Enjoying at Bulmer’s Pear Cider

The punt tour left us off right in front of The Anchor and Katia decided we should participate in another British tradition, the pub lunch! Not being much of a beer drinker (I know, I know, don’t tell!), I opted for a cider and it was DELICIOUS! I also opted for a chicken Caesar salad, which was definitely chicken with lettuce, but not Caesar as far as I could tell. The dressing actually tasted like bacon ranch, which is odd, since they don’t have real bacon in England. Anyway, it sounds like I’m complaining, when in fact, it was also quite scrumptious.

While at lunch, Katia got a call from the porters that her flat was sorted, so we spent the next hour retrieving our bags from the hotel, heading back to the hotel and changing for our evening plans. There were a few (dead) bees left on the floor, but Katia quickly retrieved the vacuum cleaner and we made them history. After inspecting the flat fully to determine that all bees had been dealt with and we would not be coming home to any buzzing surprises, we quickly changed into more formal attire and headed back into the city centre.

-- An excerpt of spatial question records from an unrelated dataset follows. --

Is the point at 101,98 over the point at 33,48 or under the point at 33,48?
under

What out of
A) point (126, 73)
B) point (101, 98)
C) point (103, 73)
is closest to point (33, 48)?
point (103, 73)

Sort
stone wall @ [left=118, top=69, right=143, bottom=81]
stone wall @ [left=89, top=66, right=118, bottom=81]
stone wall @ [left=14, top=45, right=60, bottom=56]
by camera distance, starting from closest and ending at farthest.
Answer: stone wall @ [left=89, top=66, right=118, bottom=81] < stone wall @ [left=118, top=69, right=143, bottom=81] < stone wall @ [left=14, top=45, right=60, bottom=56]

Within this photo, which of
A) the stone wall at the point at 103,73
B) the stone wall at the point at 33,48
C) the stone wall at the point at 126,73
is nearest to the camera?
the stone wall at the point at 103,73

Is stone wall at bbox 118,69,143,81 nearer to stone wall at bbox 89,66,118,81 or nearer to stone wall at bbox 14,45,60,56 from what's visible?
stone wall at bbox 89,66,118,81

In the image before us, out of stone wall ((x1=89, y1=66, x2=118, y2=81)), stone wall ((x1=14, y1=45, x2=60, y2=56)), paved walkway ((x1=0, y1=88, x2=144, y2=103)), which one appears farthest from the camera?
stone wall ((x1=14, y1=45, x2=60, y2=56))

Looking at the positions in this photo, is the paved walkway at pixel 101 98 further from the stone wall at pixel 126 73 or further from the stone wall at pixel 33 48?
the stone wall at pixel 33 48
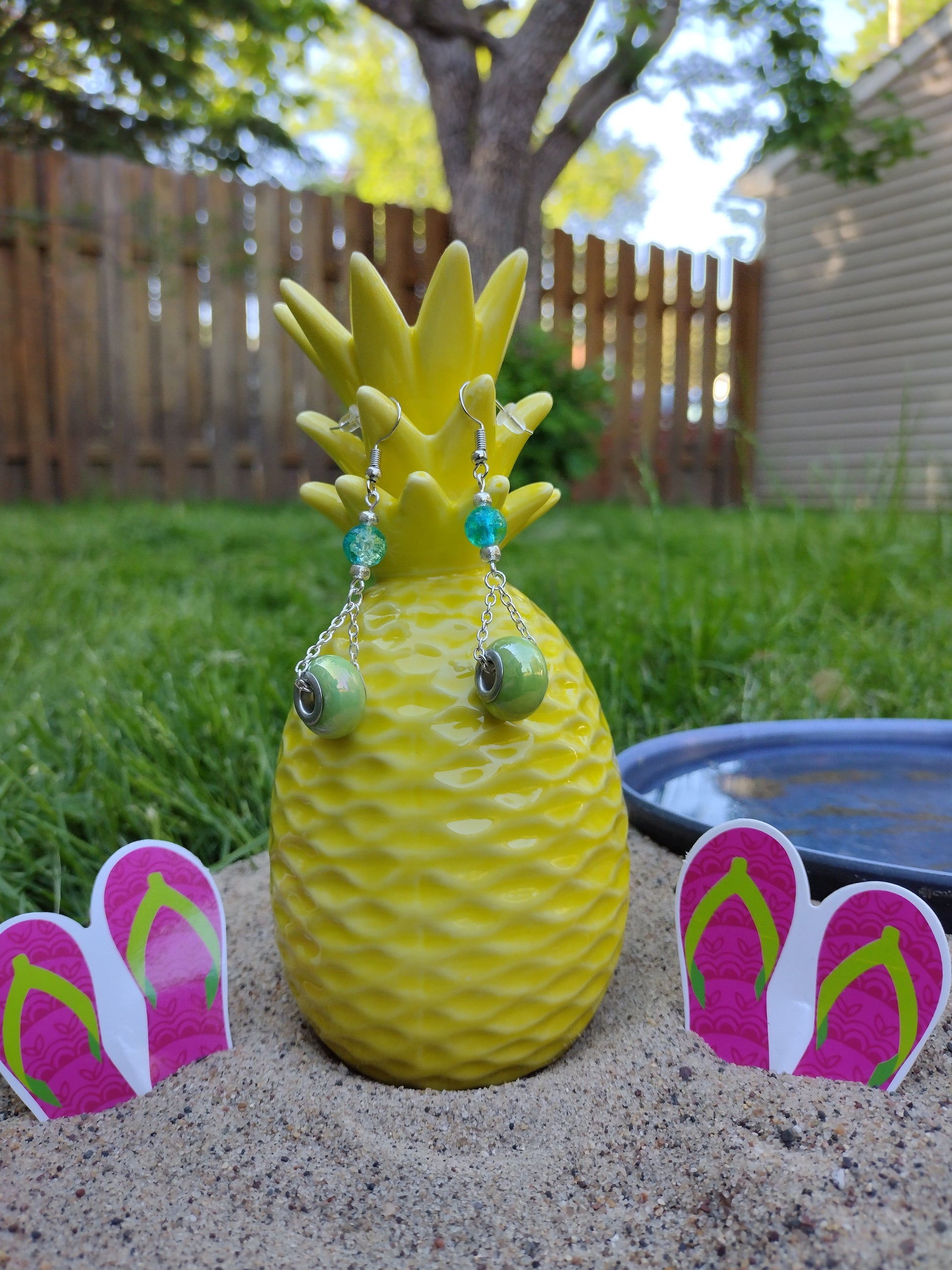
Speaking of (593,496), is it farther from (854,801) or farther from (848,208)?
(854,801)

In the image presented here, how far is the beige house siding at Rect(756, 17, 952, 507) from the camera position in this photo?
816 cm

Our first stop for the evening was Wednesday Evensong at Kings College Chapel. I was raised United Methodist, which is an offshoot of the Church of England, so I usually feel quite comfortable in such a service. I was also a member of a choir for all of my formative years into college, so I have a good ear for choral music. But this service was unlike anything I’d ever experience. Lasting just about an hour, there were a few places for the congregation to respond, but for the most part, we were a delighted audience for the spectacular call and response between the choir, its soloists and the priest leading the service. It was one time I was tempted to ignore the ban on recording because the sound in that building was mesmerizing. I’m mostly a Christmas-only Christian at this point, but it was a profoundly spiritual experience. I can’t imagine being a student at Kings and getting to go there every day if I wished.

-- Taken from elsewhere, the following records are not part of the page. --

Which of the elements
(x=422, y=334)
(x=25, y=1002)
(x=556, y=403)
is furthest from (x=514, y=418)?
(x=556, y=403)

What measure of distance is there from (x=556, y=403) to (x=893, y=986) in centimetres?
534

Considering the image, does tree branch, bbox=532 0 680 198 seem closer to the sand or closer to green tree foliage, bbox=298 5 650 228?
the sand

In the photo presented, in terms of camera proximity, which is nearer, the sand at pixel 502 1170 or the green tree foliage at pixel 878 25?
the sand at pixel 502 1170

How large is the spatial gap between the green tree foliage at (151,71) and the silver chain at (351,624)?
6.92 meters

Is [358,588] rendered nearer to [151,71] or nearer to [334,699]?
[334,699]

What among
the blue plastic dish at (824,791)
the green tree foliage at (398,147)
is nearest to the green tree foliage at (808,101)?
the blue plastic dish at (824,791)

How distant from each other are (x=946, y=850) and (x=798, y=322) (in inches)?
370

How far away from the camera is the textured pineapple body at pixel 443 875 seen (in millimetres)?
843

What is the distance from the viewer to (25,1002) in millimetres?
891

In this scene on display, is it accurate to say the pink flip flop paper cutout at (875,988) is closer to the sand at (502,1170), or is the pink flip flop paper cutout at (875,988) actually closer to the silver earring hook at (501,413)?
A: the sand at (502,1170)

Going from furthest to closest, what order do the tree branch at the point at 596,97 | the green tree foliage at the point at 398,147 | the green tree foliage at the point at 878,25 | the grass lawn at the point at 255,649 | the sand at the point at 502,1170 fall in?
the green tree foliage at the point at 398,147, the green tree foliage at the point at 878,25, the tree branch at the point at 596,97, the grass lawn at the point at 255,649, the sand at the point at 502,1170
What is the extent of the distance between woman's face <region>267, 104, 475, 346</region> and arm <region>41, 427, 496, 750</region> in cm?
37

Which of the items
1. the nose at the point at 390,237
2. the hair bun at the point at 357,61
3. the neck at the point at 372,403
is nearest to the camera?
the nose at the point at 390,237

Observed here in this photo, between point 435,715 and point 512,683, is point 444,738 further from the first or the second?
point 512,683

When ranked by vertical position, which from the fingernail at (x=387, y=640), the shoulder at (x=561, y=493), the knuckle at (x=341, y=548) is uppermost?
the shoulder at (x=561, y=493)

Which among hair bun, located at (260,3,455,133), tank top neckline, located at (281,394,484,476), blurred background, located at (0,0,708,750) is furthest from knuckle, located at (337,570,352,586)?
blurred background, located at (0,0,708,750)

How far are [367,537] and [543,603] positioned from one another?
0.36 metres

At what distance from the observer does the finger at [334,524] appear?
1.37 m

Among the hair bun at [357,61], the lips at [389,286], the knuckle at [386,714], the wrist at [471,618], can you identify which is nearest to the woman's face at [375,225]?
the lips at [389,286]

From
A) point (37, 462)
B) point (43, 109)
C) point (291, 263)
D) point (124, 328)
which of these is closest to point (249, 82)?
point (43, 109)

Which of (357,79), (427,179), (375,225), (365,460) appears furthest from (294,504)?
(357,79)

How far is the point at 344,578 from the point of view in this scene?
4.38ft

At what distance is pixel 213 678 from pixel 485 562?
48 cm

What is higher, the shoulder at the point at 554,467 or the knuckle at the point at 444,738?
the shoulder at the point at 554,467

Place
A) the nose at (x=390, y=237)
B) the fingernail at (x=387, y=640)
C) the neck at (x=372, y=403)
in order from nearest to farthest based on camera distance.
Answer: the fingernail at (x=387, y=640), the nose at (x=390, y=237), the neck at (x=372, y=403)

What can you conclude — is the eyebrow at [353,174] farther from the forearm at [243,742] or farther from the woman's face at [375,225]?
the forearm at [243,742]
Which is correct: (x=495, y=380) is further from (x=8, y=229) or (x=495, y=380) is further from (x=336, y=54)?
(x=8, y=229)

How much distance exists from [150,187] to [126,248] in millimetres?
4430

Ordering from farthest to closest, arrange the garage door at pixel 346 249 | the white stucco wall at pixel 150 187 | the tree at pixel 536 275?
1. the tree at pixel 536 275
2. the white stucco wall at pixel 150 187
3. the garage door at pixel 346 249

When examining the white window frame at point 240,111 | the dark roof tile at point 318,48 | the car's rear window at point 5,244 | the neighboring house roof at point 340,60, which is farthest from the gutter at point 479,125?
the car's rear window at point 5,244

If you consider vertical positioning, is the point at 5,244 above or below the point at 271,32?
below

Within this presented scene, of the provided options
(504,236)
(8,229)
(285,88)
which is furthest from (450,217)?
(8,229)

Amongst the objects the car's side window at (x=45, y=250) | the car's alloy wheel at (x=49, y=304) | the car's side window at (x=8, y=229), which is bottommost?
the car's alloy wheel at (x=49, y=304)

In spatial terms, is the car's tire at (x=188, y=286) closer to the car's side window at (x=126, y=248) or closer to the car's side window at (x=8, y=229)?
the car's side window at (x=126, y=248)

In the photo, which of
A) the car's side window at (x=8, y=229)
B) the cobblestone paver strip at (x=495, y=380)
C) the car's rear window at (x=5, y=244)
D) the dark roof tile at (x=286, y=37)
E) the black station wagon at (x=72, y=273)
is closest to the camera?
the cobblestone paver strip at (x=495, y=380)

Following Evensong, Katia walked me over to Trinity College for another tour. The sunlight was brilliant on the buildings and I couldn’t stop exclaiming how beautiful everything was. Trinity is the largest college in Cambridge and the richest. It was here that I also started to really have the history of Cambridge fall on me, looking at the notable alumni including Isaac Newton, Sir Francis Bacon, Niels Bohr, Lord Byron and Lord Tennyson to name a few. Thirty-one Nobel Prize winners and five Fields Medalists in the 20th century were members of Trinity. Just the thought of all of those academic heavyweights attending classes here was daunting and surreal to say the least.

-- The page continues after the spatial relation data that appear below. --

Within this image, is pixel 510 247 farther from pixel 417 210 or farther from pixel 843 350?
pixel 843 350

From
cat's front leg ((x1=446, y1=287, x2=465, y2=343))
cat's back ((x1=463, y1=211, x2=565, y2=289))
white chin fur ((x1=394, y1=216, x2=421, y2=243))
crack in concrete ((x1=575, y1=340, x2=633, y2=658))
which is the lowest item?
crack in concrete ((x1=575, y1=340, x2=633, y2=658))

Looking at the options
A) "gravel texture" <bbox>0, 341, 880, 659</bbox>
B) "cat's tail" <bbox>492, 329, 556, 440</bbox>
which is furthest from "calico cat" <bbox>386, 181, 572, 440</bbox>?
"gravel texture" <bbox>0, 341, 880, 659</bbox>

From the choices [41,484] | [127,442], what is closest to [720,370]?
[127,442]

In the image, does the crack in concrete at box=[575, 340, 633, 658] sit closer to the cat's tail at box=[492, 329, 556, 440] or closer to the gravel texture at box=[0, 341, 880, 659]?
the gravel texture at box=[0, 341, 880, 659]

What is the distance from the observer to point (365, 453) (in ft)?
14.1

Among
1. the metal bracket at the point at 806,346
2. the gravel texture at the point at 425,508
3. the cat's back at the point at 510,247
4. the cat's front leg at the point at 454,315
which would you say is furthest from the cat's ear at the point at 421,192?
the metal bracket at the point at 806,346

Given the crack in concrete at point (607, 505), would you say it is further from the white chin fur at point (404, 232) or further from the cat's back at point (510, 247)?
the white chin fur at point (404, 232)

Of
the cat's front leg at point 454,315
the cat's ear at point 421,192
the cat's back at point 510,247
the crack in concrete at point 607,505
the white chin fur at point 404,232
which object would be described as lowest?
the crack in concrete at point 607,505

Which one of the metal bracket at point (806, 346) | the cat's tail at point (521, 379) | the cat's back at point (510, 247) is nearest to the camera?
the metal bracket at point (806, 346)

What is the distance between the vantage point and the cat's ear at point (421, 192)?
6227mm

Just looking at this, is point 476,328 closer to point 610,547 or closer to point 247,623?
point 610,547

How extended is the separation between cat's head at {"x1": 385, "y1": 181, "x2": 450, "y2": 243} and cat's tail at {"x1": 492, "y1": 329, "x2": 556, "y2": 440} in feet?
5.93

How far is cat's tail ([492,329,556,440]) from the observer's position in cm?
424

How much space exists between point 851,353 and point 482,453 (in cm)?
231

After allowing me time to properly ooh and ahh over Trinity College, Katia and I walked over to Darwin College (yes, that Darwin), where she will be a fellow in the fall, for Wednesday night Formal Hall dinner. On Wednesday and Friday nights, members of Darwin College can elect to wear their robes and attend a formal, four-course dinner with their colleagues. I was nervous about dining in a such a formal atmosphere, but it turns out my fears were mostly unfounded. Because it was a Wednesday night, dinner was served in the upstairs dining room, which is clearly part of the old house, making the experience that much more unique. There were about 25 people attending dinner, most of whom were M.Phil. students who knew each other (but not us). Katia and I used the opportunity to have our full discussion of NY-LON, which was quite lovely. Dinner was also amazing, but after a full English breakfast, pub lunch and now a formal dinner, I was feeling quite stuffed. I was proud to say that I knew which silverware and glasses to use throughout, so my etiquette training from high school finally paid off!

We finished our after dinner drinks around 10p and headed back to (bee-free!) Katia’s flat to book our train tickets for the rest of the week and get some sleep.

2 thoughts on “UK: “The country of Shakespeare, Churchill, the Beatles, Sean Connery, Harry Potter.”

  1. Cheryl says:

    What great fun it is to read your chronicle, Jenny! Thanks for sharing this experience in such loving detail.